--- Selected excerpt Enclosed Below ---
KLBase¶

KLBase is the central orchestration layer in AgentHeaven’s knowledge management system. It provides a unified interface for managing knowledge items (UKF objects) across multiple storage backends (KLStore) and search engines (KLEngine). By combining different storage and engine implementations, KLBase enables flexible, efficient knowledge retrieval and manipulation tailored to specific application needs.

1. Core Concepts¶

KLBase coordinates three main components:

UKF (Universal Knowledge Framework): The data model representing knowledge items (see UKF Guide)
KLStore: Storage backends that persist UKF objects (e.g., database, cache, file system)
KLEngine: Search and retrieval engines that index and query UKF objects (e.g., faceted search, autocomplete, vector search)

KLBase acts as the orchestration layer that:

Routes CRUD operations to appropriate storage backends
Maintains consistency across multiple storages and engines
Provides unified search interfaces across different engine types
Exposes tool specifications for agent integration via @reg_toolspec decorator

2. Basic Architecture¶

KLBase maintains two primary collections that work together to provide comprehensive knowledge management capabilities:

Storage Layer (storages: Dict[str, BaseKLStore]):

A dictionary of named storage backends that persist UKF objects
Each storage provides CRUD operations (create, read, update, delete) for knowledge items
Available storage implementations:
- CacheKLStore: In-memory or file-based cache for fast temporary storage
- DatabaseKLStore: Relational database backend (PostgreSQL, MySQL, SQLite) for persistent storage
- VectorDBKLStore: Specialized vector database storage for embedding-based operations
- CascadeKLStore: Hierarchical storage chain that queries multiple backends in sequence

Engine Layer (engines: Dict[str, BaseKLEngine]):

A dictionary of named search and retrieval engines that index and query UKF objects
Each engine provides specialized search capabilities optimized for different query patterns
Available engine implementations:
- FacetKLEngine: Multi-dimensional faceted search supporting complex filtering and aggregation
- DAACKLEngine: Dynamic autocomplete engine for prefix-based and fuzzy matching
- VectorKLEngine: Semantic similarity search using vector embeddings

Orchestration Model: KLBase coordinates between these layers by routing data operations to the appropriate backends. When a UKF object is inserted or updated, KLBase propagates the changes to all specified storages and engines to maintain consistency. When searching, KLBase delegates queries to the appropriate engine and retrieves full objects from the associated storage backend.

3. Class Definition¶

3.1. Constructor¶

class KLBase(ToolRegistry):
    def __init__(
        self,
        storages: Optional[Union[List[BaseKLStore], Dict[str, BaseKLStore]]] = None,
        engines: Optional[Union[List[BaseKLEngine], Dict[str, BaseKLEngine]]] = None,
        name: Optional[str] = None,
        *args,
        **kwargs,
    ):

Parameters:

storages (Optional[Union[List[BaseKLStore], Dict[str, BaseKLStore]]]):
- Storage backends for persisting UKF objects
- Can be provided as a list (indexed by storage.name) or dict (custom keys)
--- End of Enclosed Selected excerpt ---
--- Information Enclosed Below ---
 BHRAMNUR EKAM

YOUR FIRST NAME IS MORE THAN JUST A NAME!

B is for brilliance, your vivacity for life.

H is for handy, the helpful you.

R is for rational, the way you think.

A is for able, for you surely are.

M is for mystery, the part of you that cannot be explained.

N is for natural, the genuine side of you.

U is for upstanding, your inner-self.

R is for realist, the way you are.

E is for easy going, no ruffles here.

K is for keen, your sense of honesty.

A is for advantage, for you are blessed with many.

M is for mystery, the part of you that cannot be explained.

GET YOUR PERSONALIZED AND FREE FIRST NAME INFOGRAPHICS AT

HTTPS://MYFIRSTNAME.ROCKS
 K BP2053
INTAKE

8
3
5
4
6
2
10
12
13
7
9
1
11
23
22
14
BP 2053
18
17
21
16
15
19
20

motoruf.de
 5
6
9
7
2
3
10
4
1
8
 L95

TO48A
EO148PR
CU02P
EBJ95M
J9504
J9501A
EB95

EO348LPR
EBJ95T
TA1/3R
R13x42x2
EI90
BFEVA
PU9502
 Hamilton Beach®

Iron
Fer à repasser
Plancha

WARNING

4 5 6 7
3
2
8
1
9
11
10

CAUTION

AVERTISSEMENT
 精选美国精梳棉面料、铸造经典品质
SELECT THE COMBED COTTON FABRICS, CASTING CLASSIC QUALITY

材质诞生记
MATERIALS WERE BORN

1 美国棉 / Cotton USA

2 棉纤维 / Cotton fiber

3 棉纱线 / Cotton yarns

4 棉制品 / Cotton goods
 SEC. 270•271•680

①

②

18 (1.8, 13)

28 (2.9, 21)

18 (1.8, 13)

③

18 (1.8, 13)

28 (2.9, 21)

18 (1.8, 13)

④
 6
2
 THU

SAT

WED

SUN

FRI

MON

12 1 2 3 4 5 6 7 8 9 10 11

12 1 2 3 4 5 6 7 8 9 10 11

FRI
--- End of Enclosed Information ---
- Questions to answer:
1 > According to the KLBase documentation, what does DAACKLEngine provide?
2 > Why does KLBase, per the KLBase documentation, propagate changes to all specified storages and engines when a UKF object is inserted or updated?
The listing is separate material, apart from the KLBase documentation.

- Results by task:
1 > Dynamic autocomplete for prefix-based and fuzzy matching.

2 > KLBase propagates each insert or update to every specified storage and engine in order to maintain consistency across them.